SHORT PROBLEM: Repeat the comments below on forcing companies to pay for security testing, word for word.

═════ SOURCE ═════

This guy wants to force all companies to buy something this guy's company would indubitably directly financially benefit from.
From their website:
"Our unique team of world-class security analysts have led the IT research and testing communities in providing the right information IT decision-makers need to be secure. Let us help your business make better, informed security decisions."
Way to create a market for yourself ! You go ! If you can't drum up business through providing value, head to Congress and force people to give you money. It's the American way.
I recall an old story I heard in my early days of programming. A company offered a monthly bonus to its testers for each bug found in its code. Guess what happened? The testers made deals with the programmers for a cut of the action so the programmers created bugs and let the testers know where/what they were. Now, I guess we just have to scale this out a bit more and viola...here is the story on Slashdot! THANKS!
The real problem is the assumption that all security glitches are equally bad.
Sure at Hack-a-thons we see impressive I can break into this computer in under 5 minutes, however this is often in a controlled environment. Where they can pick and choose what services that they want on, assume that a lot of people hook their PC's up to Raw internet. And a bunch of businesses do this too.
Now if there is a flaw on the World facing features such as a Web Browser or SSH client, yes that is serious. But if it is a flaw that says allow for local vulnerabilities, that is much different.
To try to make market for these, means companies will have to pay for and fix things in the wrong priority.
If something is so important that you feel the need to post it on the internet... It probably isn't that important.

═════ RECORD EXCERPTS ═════

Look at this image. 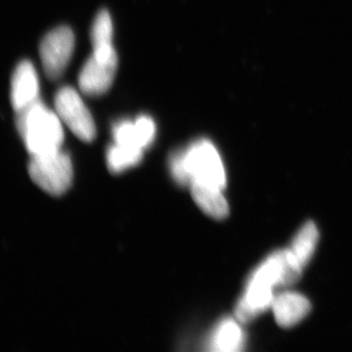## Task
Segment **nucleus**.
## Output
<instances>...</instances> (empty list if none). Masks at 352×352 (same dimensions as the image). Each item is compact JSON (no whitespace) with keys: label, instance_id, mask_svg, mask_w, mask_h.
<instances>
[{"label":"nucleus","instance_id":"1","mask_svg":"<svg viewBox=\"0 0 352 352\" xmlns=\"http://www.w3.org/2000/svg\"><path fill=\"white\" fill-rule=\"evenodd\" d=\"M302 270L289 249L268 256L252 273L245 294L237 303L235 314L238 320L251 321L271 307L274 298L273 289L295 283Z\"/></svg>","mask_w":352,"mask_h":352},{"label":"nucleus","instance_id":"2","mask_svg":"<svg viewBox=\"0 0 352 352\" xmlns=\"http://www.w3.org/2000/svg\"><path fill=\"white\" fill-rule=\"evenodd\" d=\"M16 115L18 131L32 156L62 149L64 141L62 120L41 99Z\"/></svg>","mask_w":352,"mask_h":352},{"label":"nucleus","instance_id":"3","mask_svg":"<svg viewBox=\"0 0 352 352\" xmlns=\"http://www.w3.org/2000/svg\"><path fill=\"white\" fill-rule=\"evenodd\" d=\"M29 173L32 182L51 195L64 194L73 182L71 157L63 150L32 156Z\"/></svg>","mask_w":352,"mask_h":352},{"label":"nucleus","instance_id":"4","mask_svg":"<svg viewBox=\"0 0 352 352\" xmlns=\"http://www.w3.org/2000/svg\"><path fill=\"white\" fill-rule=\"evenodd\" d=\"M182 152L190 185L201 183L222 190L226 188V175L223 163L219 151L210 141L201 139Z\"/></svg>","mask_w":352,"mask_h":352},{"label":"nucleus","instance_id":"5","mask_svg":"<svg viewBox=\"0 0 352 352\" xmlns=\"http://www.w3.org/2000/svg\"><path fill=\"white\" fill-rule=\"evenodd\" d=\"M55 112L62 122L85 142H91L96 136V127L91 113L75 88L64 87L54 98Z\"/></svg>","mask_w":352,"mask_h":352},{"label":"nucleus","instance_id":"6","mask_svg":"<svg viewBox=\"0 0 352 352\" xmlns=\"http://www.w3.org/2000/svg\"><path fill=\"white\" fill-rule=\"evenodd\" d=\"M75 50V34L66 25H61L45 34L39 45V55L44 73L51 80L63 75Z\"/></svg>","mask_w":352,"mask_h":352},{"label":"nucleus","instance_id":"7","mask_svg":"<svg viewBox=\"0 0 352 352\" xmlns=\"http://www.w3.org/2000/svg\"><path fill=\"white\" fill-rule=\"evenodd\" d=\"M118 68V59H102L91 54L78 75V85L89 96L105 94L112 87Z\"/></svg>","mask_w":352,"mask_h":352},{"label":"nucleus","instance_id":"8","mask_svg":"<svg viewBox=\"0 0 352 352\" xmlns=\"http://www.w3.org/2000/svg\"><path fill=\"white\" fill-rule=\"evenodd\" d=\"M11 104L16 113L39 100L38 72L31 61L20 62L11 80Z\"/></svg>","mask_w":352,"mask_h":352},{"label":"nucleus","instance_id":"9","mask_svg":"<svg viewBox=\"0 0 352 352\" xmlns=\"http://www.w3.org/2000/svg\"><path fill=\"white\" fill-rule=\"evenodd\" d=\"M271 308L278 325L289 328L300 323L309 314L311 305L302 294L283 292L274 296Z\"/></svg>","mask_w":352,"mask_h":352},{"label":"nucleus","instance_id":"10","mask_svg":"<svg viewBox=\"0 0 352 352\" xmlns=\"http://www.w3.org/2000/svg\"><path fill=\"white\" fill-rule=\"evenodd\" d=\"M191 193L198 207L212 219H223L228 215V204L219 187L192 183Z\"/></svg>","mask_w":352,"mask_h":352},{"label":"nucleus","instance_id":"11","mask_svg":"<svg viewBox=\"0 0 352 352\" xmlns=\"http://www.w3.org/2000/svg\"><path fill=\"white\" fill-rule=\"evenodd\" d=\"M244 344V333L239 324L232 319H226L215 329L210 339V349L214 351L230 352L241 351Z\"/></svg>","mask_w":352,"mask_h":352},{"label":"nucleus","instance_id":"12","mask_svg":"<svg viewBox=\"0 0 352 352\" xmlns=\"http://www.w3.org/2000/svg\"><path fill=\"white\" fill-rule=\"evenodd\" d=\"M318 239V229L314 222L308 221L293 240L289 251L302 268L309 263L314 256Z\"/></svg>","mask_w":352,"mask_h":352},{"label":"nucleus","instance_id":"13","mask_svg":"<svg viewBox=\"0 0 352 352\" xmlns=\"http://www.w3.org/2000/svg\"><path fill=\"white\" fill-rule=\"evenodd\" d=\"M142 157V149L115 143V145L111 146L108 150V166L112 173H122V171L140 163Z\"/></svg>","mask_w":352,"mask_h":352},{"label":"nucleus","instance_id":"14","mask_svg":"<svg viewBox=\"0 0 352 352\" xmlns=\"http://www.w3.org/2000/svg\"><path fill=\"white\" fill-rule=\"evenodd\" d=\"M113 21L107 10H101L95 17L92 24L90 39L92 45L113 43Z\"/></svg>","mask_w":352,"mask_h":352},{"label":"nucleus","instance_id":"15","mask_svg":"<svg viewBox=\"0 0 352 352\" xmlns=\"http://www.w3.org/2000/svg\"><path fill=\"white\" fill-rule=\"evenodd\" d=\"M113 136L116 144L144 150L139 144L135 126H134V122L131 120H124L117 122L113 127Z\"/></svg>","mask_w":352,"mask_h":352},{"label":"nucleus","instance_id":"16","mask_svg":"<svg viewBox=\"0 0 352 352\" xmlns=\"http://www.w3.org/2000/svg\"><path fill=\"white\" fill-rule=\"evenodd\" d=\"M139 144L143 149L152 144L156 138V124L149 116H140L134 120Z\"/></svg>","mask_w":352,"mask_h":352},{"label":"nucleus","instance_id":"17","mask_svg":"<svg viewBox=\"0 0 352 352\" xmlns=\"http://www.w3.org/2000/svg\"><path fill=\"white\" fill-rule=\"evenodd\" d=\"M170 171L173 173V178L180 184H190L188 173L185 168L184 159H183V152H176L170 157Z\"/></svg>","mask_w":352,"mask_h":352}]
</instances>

═════
═════ RECORD EXCERPTS ═════

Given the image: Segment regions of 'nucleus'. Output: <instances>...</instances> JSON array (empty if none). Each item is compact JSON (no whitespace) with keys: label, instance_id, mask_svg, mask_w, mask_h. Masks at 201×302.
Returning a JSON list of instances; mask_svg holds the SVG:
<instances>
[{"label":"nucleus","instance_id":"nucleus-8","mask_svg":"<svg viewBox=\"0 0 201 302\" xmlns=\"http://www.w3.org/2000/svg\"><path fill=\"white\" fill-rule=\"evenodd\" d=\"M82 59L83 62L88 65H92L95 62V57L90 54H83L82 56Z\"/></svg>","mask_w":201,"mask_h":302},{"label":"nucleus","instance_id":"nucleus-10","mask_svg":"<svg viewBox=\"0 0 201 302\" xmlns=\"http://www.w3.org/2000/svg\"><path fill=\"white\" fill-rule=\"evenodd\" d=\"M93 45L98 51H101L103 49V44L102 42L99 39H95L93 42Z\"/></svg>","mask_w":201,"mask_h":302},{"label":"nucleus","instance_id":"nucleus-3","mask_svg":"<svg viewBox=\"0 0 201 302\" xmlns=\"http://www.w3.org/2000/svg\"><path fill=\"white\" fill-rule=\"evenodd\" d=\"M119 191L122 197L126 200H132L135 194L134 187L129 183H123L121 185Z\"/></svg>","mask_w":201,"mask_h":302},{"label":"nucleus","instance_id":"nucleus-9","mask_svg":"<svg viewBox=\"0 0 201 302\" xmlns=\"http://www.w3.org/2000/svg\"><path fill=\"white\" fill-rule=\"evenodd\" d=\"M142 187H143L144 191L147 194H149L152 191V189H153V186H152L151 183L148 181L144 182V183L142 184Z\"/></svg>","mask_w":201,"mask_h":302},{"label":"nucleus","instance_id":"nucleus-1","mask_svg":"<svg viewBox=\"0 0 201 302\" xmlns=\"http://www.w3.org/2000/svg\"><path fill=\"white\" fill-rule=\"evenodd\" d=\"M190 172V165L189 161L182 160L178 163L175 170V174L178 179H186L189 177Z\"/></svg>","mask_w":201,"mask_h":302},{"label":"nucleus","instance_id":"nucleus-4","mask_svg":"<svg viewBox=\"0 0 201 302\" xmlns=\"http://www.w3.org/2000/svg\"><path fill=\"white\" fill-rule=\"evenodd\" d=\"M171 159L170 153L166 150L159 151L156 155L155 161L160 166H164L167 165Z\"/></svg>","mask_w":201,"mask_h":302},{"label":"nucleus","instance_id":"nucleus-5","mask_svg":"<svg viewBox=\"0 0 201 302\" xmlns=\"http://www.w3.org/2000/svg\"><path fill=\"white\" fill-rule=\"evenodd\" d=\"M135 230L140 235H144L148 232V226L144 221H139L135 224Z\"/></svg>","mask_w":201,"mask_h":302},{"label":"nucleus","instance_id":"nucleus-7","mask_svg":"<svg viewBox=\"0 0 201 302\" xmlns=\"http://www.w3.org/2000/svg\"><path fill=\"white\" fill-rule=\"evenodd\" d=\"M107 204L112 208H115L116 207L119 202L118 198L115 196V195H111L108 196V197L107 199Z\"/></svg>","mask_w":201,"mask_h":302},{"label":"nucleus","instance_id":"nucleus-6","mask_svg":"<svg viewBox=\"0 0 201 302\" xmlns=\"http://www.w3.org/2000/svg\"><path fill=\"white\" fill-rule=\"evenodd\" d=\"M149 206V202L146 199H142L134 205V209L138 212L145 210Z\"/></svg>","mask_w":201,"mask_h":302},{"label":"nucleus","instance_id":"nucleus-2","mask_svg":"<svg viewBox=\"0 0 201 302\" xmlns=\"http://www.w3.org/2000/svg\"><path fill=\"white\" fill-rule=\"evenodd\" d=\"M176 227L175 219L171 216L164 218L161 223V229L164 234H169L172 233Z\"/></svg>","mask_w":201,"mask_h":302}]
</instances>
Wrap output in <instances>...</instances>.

═════
═════ RECORD EXCERPTS ═════

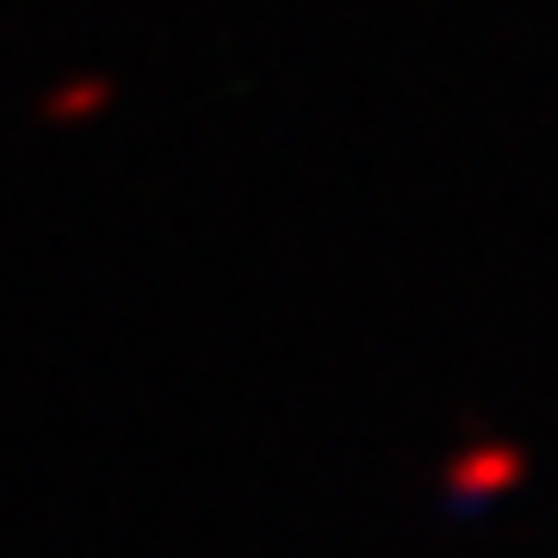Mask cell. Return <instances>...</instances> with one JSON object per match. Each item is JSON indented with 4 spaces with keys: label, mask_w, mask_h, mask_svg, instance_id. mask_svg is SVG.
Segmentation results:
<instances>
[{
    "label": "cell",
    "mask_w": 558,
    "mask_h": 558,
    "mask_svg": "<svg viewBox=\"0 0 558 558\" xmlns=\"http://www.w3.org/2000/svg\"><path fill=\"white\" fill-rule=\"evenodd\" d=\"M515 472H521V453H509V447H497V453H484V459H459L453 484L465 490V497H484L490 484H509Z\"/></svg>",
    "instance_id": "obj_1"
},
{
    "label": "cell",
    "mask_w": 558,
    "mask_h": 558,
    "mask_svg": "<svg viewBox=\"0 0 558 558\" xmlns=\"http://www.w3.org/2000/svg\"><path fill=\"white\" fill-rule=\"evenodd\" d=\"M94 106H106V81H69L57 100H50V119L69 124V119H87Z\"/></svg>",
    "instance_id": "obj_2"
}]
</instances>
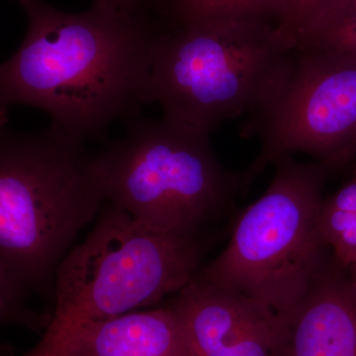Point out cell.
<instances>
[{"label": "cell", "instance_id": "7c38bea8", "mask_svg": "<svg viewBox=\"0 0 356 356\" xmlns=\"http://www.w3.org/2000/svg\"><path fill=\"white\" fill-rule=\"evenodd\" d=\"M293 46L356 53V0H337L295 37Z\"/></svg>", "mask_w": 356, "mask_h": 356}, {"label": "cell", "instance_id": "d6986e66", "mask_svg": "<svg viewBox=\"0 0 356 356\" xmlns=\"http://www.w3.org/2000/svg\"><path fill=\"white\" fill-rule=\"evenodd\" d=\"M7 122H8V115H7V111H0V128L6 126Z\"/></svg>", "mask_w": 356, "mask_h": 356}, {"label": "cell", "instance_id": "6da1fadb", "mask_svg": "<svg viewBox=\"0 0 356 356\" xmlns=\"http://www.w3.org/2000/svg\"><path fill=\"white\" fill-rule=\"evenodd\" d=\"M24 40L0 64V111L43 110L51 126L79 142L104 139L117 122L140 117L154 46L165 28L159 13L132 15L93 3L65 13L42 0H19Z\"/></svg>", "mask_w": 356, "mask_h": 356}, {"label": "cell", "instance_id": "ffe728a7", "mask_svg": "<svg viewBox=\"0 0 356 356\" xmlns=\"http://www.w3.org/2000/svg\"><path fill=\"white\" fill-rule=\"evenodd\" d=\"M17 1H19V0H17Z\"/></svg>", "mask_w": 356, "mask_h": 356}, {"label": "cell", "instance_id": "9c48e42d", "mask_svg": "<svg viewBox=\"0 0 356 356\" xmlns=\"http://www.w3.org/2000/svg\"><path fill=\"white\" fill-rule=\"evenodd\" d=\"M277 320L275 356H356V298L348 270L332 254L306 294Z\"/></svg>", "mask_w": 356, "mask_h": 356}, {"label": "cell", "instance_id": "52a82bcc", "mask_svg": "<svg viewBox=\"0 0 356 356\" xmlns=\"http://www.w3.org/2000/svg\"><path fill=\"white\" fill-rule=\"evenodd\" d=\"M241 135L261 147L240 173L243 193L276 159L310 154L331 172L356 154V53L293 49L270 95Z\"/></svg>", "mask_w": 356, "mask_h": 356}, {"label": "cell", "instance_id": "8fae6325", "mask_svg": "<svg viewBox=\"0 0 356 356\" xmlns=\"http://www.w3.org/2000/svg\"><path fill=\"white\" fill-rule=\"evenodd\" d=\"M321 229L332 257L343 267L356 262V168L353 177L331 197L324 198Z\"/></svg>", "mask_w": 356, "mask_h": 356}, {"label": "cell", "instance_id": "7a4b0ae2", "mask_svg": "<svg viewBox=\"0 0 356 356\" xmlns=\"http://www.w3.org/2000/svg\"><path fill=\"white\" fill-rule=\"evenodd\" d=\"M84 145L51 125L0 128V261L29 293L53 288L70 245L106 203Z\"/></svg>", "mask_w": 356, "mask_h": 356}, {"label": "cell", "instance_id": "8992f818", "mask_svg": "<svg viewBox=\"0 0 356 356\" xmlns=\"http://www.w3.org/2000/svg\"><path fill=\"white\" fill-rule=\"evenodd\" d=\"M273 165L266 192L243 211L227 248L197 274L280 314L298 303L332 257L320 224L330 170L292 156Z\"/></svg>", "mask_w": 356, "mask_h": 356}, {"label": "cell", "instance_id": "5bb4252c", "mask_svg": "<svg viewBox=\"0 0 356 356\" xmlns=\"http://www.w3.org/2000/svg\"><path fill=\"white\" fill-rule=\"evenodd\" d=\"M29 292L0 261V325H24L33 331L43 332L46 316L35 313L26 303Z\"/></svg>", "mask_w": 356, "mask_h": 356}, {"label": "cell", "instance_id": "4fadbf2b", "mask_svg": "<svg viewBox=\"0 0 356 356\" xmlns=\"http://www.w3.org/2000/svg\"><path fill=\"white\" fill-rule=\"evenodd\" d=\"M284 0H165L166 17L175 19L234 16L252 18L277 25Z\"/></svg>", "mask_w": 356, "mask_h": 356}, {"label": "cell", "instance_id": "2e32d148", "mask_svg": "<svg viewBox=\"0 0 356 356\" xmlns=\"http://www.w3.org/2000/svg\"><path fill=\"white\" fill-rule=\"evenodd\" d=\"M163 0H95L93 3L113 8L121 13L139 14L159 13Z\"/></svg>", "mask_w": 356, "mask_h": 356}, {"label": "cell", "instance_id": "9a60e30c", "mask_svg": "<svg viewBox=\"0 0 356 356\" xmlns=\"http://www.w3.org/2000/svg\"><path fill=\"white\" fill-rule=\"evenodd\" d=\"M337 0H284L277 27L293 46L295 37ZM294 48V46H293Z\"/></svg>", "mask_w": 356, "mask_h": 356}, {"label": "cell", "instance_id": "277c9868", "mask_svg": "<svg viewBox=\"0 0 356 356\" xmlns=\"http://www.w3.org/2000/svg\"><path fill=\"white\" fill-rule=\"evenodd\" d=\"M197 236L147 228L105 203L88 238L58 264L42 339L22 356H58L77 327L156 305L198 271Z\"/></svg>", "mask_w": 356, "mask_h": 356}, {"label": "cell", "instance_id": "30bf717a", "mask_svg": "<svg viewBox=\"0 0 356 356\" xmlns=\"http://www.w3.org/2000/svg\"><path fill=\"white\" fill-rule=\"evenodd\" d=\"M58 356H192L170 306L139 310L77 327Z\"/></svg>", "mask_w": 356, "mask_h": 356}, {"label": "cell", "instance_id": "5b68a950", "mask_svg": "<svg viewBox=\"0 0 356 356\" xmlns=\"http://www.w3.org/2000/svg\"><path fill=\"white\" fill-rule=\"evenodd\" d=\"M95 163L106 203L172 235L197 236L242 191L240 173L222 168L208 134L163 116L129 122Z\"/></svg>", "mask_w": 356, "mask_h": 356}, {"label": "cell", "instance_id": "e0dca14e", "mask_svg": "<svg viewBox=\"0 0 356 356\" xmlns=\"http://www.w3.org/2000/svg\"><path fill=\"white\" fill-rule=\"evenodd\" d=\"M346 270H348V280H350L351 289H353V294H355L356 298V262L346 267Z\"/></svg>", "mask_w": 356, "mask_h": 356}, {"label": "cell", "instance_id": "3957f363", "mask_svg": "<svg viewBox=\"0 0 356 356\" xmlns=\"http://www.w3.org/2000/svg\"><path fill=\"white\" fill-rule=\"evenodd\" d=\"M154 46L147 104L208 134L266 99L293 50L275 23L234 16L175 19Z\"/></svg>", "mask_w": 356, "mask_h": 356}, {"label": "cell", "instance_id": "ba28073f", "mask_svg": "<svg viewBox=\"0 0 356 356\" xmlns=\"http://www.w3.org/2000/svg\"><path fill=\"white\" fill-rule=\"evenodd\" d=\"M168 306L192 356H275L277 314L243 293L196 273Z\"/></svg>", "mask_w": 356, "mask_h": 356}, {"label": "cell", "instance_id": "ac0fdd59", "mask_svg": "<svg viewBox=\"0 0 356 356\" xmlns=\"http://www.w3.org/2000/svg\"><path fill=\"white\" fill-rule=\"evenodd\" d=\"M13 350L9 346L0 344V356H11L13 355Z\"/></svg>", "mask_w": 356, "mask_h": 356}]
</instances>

═════

TASK OUTPUT:
This guy wants to force all companies to buy something this guy's company would indubitably directly financially benefit from.
From their website:
"Our unique team of world-class security analysts have led the IT research and testing communities in providing the right information IT decision-makers need to be secure. Let us help your business make better, informed security decisions."
Way to create a market for yourself ! You go ! If you can't drum up business through providing value, head to Congress and force people to give you money. It's the American way.
I recall an old story I heard in my early days of programming. A company offered a monthly bonus to its testers for each bug found in its code. Guess what happened? The testers made deals with the programmers for a cut of the action so the programmers created bugs and let the testers know where/what they were. Now, I guess we just have to scale this out a bit more and viola...here is the story on Slashdot! THANKS!
The real problem is the assumption that all security glitches are equally bad.
Sure at Hack-a-thons we see impressive I can break into this computer in under 5 minutes, however this is often in a controlled environment. Where they can pick and choose what services that they want on, assume that a lot of people hook their PC's up to Raw internet. And a bunch of businesses do this too.
Now if there is a flaw on the World facing features such as a Web Browser or SSH client, yes that is serious. But if it is a flaw that says allow for local vulnerabilities, that is much different.
To try to make market for these, means companies will have to pay for and fix things in the wrong priority.
If something is so important that you feel the need to post it on the internet... It probably isn't that important.